Department of Cell Biology and Biochemistry, Texas Tech University Health Sciences Center, Lubbock, TX 79430, USA.
Department of Cell Biology and Biochemistry, Texas Tech University Health Sciences Center, Lubbock, TX 79430, USA.
J Mol Biol. 2024 Nov 15;436(22):168820. doi: 10.1016/j.jmb.2024.168820. Epub 2024 Oct 22.

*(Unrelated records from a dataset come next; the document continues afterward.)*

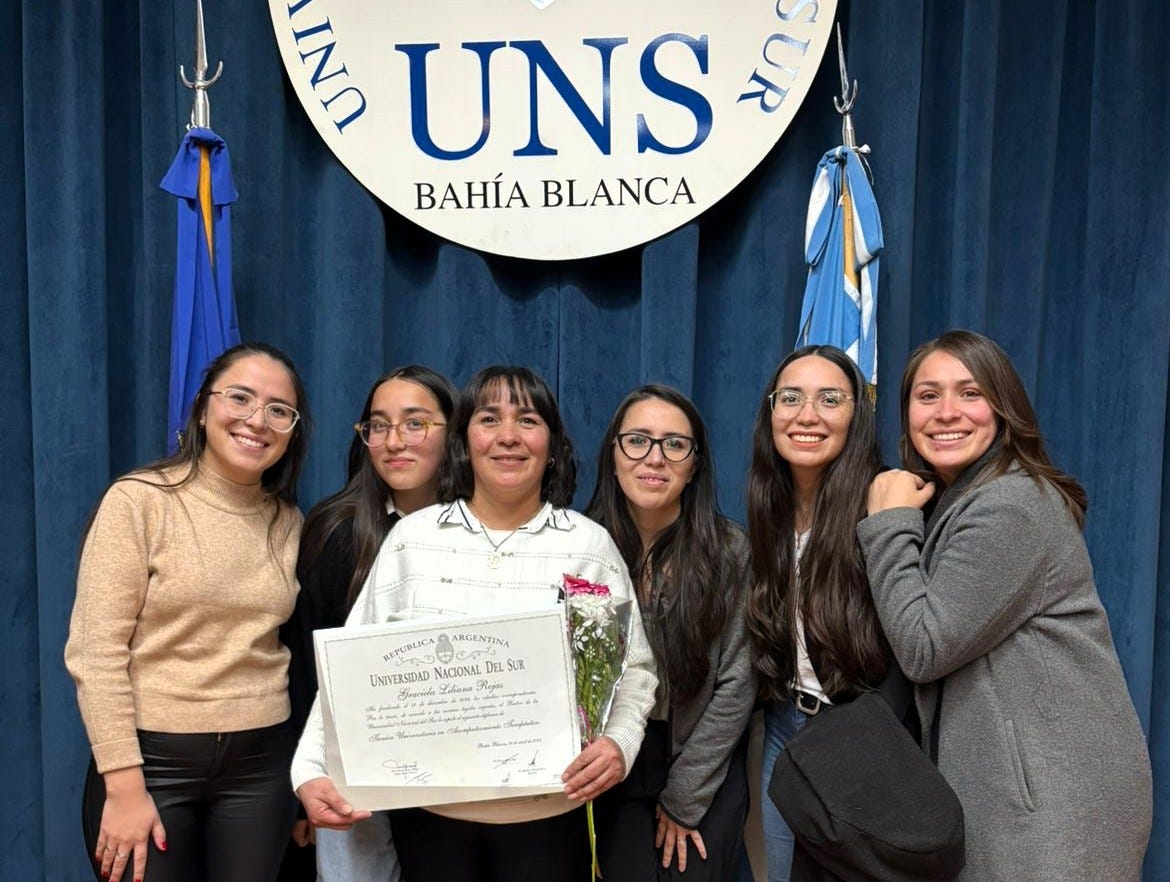 Laura, Luz, mi mamá (la egresada), Karina, Andrea y María Laura, Luz, mi mamá (la egresada), Karina, Andrea y María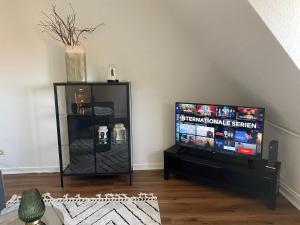 Apartment 1 - Modernes Dachgeschoss-Studio in Duisburg Meiderich, 4,7 km Hbf, U-Bahn 250m, Flughafen Düsseldorf 28 km, Landschaftspark 2,9 km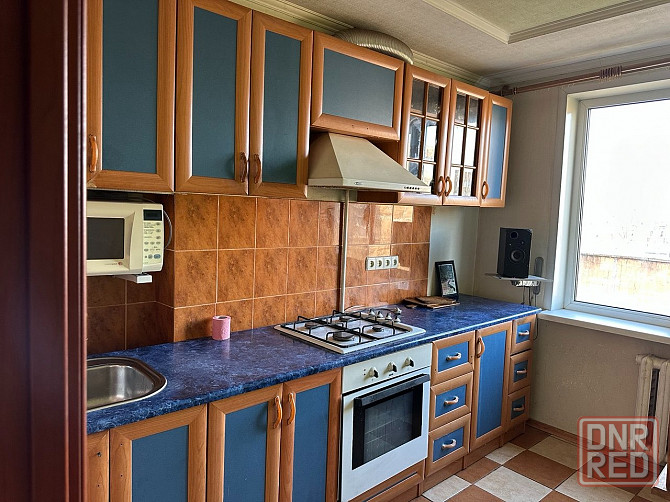 Продам 3-к. кв. , Петровский р-н, м-н Тихий, ул. Щипачева Донецк - изображение 1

The sodium-coupled citrate transporter (NaCT, SLC13A5) mediates citrate uptake across the plasma membrane via an inward Na gradient. Mutations in SLC13A5 cause early infantile epileptic encephalopathy type-25 (EIEE25, SLC13A5 Epilepsy) due to impaired citrate uptake in neurons and astrocytes. Despite clinical identification of disease-causing mutations, underlying mechanisms and cures remain elusive. Here we mechanistically classify six frequent SLC13A5 mutations by phenotyping their protein cell surface expression and citrate transport functions. Mutants C50R, T142M, and T227M exhibit impaired citrate transport despite normal expression at the cell surface. In contrast, mutations G219R, S427L, and L488P show low total protein expression levels, absence of mature, glycosylated proteins at the cell surface, retention of the proteins in the endoplasmic reticulum, and diminished transport activity. This mechanistic classification divides SLC13A5 mutants into two groups, Class I (C50R, T142M, and T227M) and Class II (G219R, S427L, and L488P). Importantly, mutants' mRNA levels resemble wildtype, suggesting post-translational defects. Class II mutations display immature core-glycosylation and shortened half-lives, indicating protein folding defects. Together, these experiments provide a comprehensive understanding of the disease-causing mutation's defects in SLC13A5 Epilepsy at the biochemical and molecular level and shed light into the trafficking pathway(s) of NaCT. The two classes of mutations will require fundamentally different approaches for treatment to either restore transport function of the mutant protein that is capable of reaching the cell surface (Class I), or therapies that enable the correction of protein folding defects to enable escape to the cell surface where it may restore transport function (Class II).
钠-柠檬酸协同转运蛋白(NaCT,SLC13A5)通过内向钠离子梯度介导柠檬酸穿过质膜的摄取。SLC13A5 中的突变导致早发性婴儿癫痫性脑病 25 型(EIEE25,SLC13A5 癫痫),因为神经元和星形胶质细胞中的柠檬酸摄取受损。尽管已经鉴定出致病突变,但潜在的机制和治疗方法仍然难以捉摸。在这里,我们通过表型分析它们的蛋白细胞表面表达和柠檬酸转运功能,对六种常见的 SLC13A5 突变进行了机制分类。突变体 C50R、T142M 和 T227M 尽管在细胞表面表达正常,但表现出柠檬酸转运受损。相比之下,突变体 G219R、S427L 和 L488P 显示出低总蛋白表达水平、成熟的、糖基化的蛋白在细胞表面缺失、蛋白在内质网中的保留以及转运活性降低。这种机制分类将 SLC13A5 突变体分为两类,I 类(C50R、T142M 和 T227M)和 II 类(G219R、S427L 和 L488P)。重要的是,突变体的 mRNA 水平与野生型相似,提示存在翻译后缺陷。II 类突变显示不成熟的核心糖基化和缩短的半衰期,表明蛋白折叠缺陷。总之,这些实验在生化和分子水平上提供了对 SLC13A5 癫痫致病突变缺陷的全面理解,并揭示了 NaCT 的运输途径。这两种类型的突变需要从根本上不同的方法来治疗,要么恢复能够到达细胞表面的突变蛋白的转运功能(I 类),要么采用能够纠正蛋白折叠缺陷的治疗方法,使它们能够逃避到细胞表面,从而恢复转运功能(II 类)。